#### Image-linked spatial data:

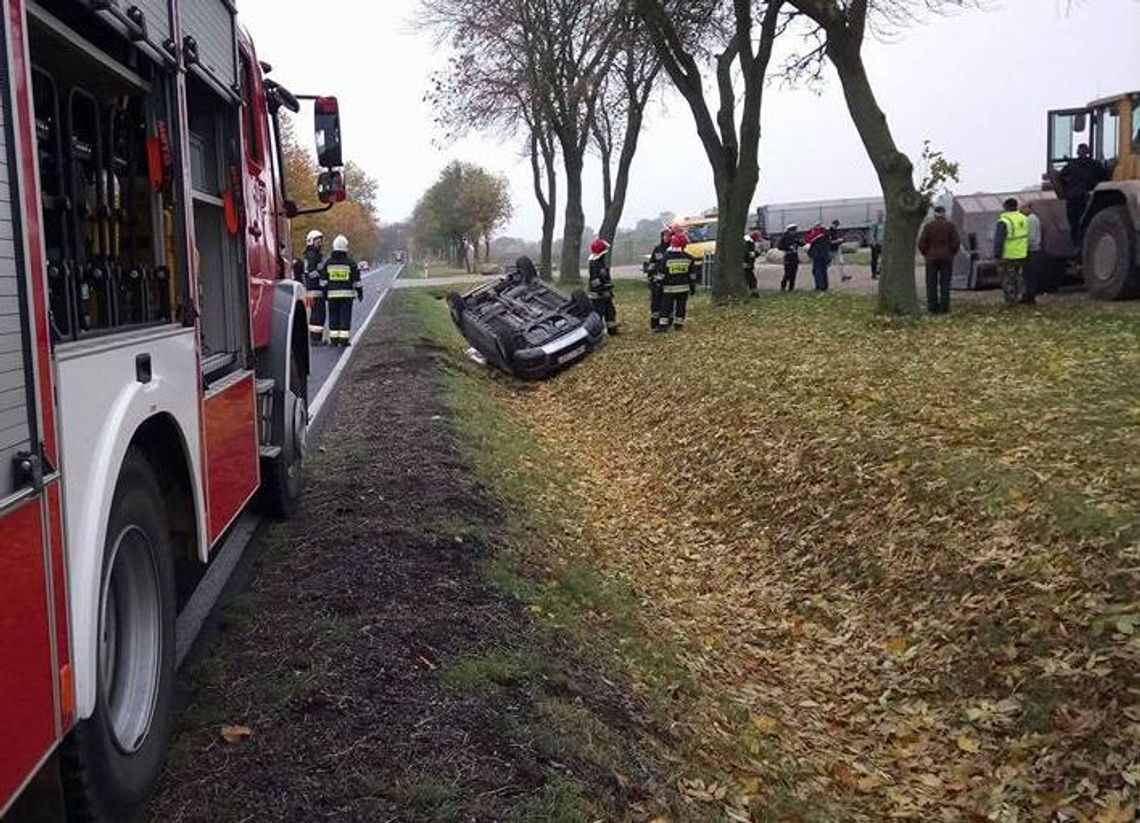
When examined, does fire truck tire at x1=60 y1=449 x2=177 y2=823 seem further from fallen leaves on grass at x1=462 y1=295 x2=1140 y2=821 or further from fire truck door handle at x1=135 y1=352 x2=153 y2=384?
fallen leaves on grass at x1=462 y1=295 x2=1140 y2=821

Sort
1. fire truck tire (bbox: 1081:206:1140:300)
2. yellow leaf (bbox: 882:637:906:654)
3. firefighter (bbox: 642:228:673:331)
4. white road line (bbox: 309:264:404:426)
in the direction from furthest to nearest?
firefighter (bbox: 642:228:673:331), fire truck tire (bbox: 1081:206:1140:300), white road line (bbox: 309:264:404:426), yellow leaf (bbox: 882:637:906:654)

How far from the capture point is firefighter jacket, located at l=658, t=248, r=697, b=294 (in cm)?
1666

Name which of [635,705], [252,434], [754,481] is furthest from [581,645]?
[754,481]

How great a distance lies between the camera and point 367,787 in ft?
11.8

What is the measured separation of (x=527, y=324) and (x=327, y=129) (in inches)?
316

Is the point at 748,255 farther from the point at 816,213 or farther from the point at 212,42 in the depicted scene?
the point at 816,213

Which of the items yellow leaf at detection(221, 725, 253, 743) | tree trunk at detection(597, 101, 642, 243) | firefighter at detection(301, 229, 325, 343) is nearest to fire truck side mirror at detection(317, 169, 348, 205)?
yellow leaf at detection(221, 725, 253, 743)

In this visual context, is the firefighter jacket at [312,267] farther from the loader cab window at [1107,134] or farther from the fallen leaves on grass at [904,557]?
the loader cab window at [1107,134]

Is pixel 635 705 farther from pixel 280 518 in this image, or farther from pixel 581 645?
pixel 280 518

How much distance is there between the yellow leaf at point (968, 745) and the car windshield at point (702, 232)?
37735 mm

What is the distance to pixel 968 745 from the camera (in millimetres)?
4750

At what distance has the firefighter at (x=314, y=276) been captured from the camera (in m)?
17.5

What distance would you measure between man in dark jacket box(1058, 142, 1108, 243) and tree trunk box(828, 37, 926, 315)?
310 cm

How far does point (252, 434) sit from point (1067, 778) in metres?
4.11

#### WHAT YOU NEED TO DO:
Put all of the data above into a two-column CSV headed text and answer, with one row for each text and its answer, each value in one quoted field and every line break changed to a space. Leave the pictures out.

#### OUTPUT BELOW:
text,answer
"When examined, does fire truck tire at x1=60 y1=449 x2=177 y2=823 seem further from fallen leaves on grass at x1=462 y1=295 x2=1140 y2=821 or further from fire truck door handle at x1=135 y1=352 x2=153 y2=384?","fallen leaves on grass at x1=462 y1=295 x2=1140 y2=821"
"Sort 1. fire truck tire (bbox: 1081:206:1140:300) 2. yellow leaf (bbox: 882:637:906:654) 3. firefighter (bbox: 642:228:673:331) 4. white road line (bbox: 309:264:404:426) in the direction from furthest to nearest?","firefighter (bbox: 642:228:673:331), fire truck tire (bbox: 1081:206:1140:300), white road line (bbox: 309:264:404:426), yellow leaf (bbox: 882:637:906:654)"
"How far from the capture point is firefighter jacket, located at l=658, t=248, r=697, b=294 (in cm)?","1666"
"Name which of [635,705], [252,434], [754,481] is furthest from [581,645]?","[754,481]"
"How great a distance lies between the camera and point 367,787 in ft?","11.8"
"What is the measured separation of (x=527, y=324) and (x=327, y=129) (in inches)?","316"
"Is the point at 748,255 farther from the point at 816,213 or farther from the point at 212,42 in the depicted scene?","the point at 816,213"
"Which of the items yellow leaf at detection(221, 725, 253, 743) | tree trunk at detection(597, 101, 642, 243) | firefighter at detection(301, 229, 325, 343) is nearest to fire truck side mirror at detection(317, 169, 348, 205)?","yellow leaf at detection(221, 725, 253, 743)"
"In this visual context, is the firefighter jacket at [312,267] farther from the loader cab window at [1107,134] or farther from the fallen leaves on grass at [904,557]?","the loader cab window at [1107,134]"
"Is pixel 635 705 farther from pixel 280 518 in this image, or farther from pixel 581 645?","pixel 280 518"
"How much distance is there between the yellow leaf at point (968, 745) and the car windshield at point (702, 232)?","37735 mm"
"What is the distance to pixel 968 745 from the camera (in millimetres)?","4750"
"At what distance has the firefighter at (x=314, y=276) been captured from the camera (in m)?","17.5"
"What distance would you measure between man in dark jacket box(1058, 142, 1108, 243) and tree trunk box(828, 37, 926, 315)?","310 cm"
"How far does point (252, 434) sit from point (1067, 778) in metres?","4.11"